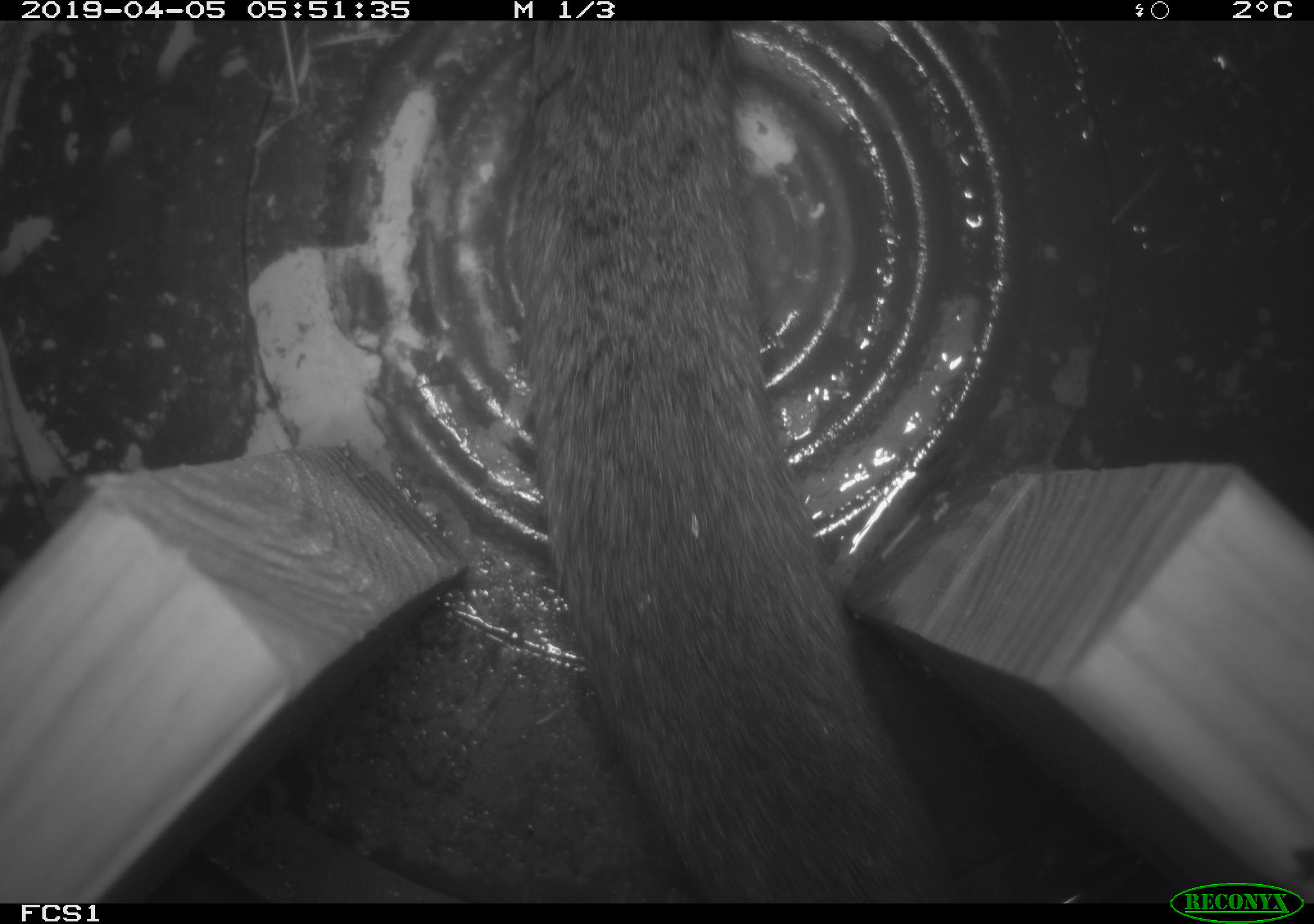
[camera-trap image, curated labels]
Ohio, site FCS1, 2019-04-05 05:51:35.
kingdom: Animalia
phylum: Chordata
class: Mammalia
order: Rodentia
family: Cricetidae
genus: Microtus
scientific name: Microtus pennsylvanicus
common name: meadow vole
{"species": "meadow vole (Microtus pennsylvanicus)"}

• [ABOUT THIS EXERCISE]: Print all the entries again exactly as written, but without the pictures.

• [SOLUTION FOR THIS PROBLEM]:
[camera-trap image, curated labels]
Ohio, site FCS1, 2019-04-05 05:51:35.
kingdom: Animalia
phylum: Chordata
class: Mammalia
order: Rodentia
family: Cricetidae
genus: Microtus
scientific name: Microtus pennsylvanicus
common name: meadow vole
{"species": "meadow vole (Microtus pennsylvanicus)"}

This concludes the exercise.